元々「そういう予定」で生まれてくることってよくあるんです。

「運命論」みたいですけど、Aさんが生まれる前から「お姉さんは高校生の時に亡くなるのよ」ということをAさん自身も知っていた、って見ることもできます。
だから、いつでも自分が長女になれるように準備してきたのかもしれません。
もちろん、こういう部分は科学的に証明することは難しいと思うんですね。
だから、考え方の一つ、に過ぎないんですけどね。

ただ、次女だから長女とは違う、わけではないこともお伝えしなければいけません。
例えば、次女なんだけど、長女がサクッとその役割を放棄してしまった場合は、次女が「長女的役割」を背負うことになります。

例えば、お母さんが娘に頼りたい、甘えたいんだけど、長女はそれを拒否してしまい、煽りを食う形で次女がその役割を引き受けた場合もけっこうあるんですよね。
だから、次女なんだけど長女っぽい方も多いんです。

ただ、それも生まれる前から実は分かっていたことで、時には「本当はAさんが長女として生まれる予定だったんだけど、様々な事情が重なって先にお姉ちゃんが生まれてしまった」なんてこともあるんです。

この辺はにわかには信じられないかもしれませんが、意外と「腑に落ちる」場合も多く、「腑に落ちる」ということは、確かにその通りだ!って証明になるんですね。

死についてはカウンセリングでは本当に多く扱います。
私も父を亡くし、親友を亡くし、という経験が20代の頃にあったので、それゆえ、死についてはほんとうに様々な考え方を学び、自分なりの見方を探してきました。

カウンセリングやセミナーでも、そうした私なりの「死の見方」についてはお話ししているのですが、必ず、「自分なりに勉強し、研究し、考え、自分が納得できるものを探してください」ってお伝えするようにしてるんです。

私が言うことがすべて正しいとも思いませんし、いろいろな考え方があって当たり前ですから、Aさんなりに納得できる考え方はをぜひ、見つけていただきたいと思っているんです。

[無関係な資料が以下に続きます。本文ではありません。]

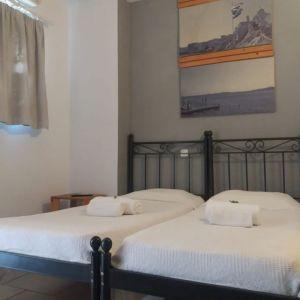 Ενοικιάζεται επιπλωμένο διαμέρισμα 1ου ορόφου με μπαλκόνι, στο λιμάνι της Ερμούπολης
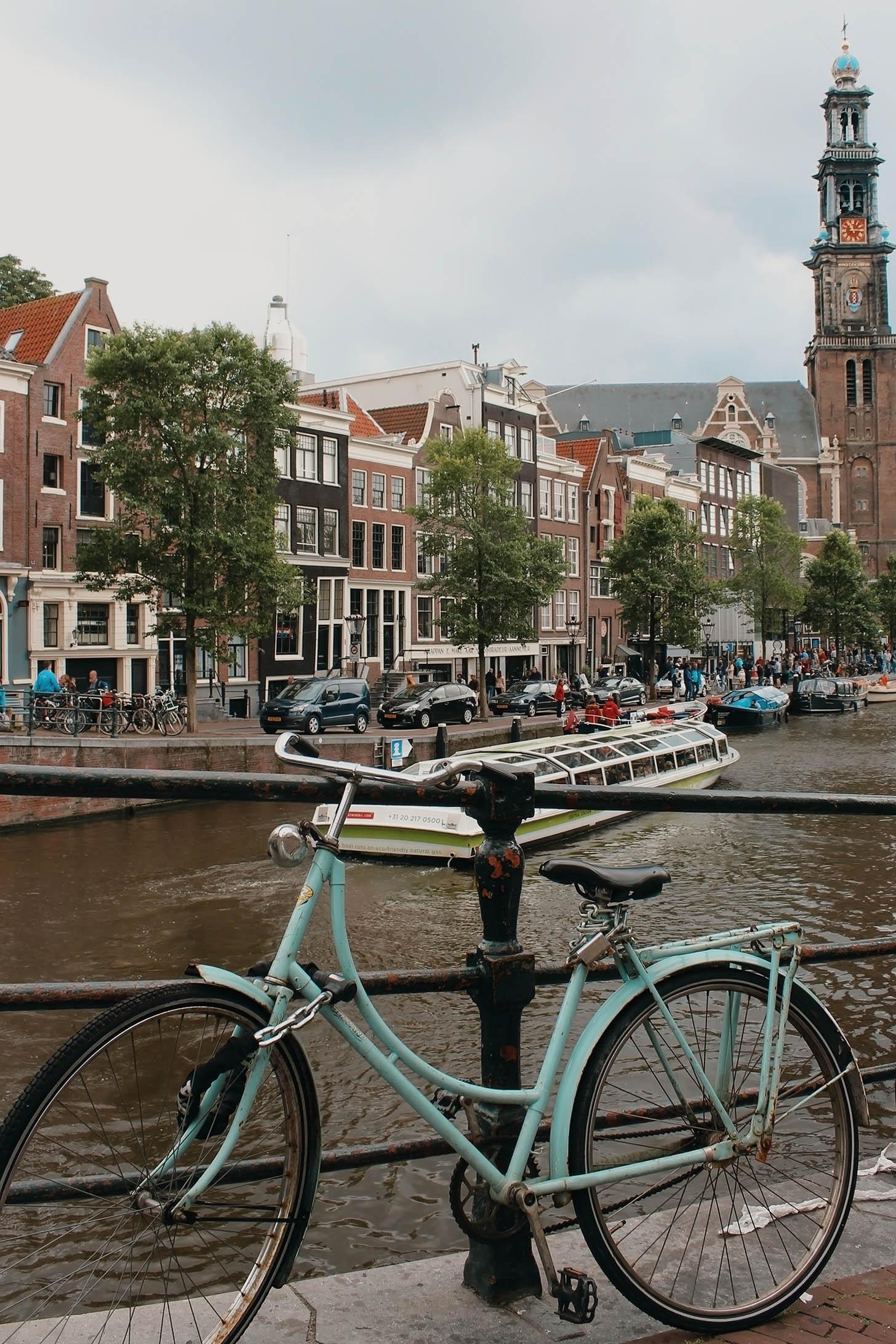 Jazda na bicykloch v Amsterdame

死は誰にでも訪れるのに、誰も体験したことがないもの(除く、臨死体験)ですよね。
心理学だけでなく、宗教、哲学、精神世界(スピ系)など、いろんな解釈、見方がありますね。
その中でAさんが「こういうことかなあ~」って思うものを受け入れられたらいいと思うのです。

また以前から周りの人の死によく立ち会うのはなぜなのか???
それもまたいろんな見方ができますが、ただ一つ言えるのは「偶然ではない」ということです。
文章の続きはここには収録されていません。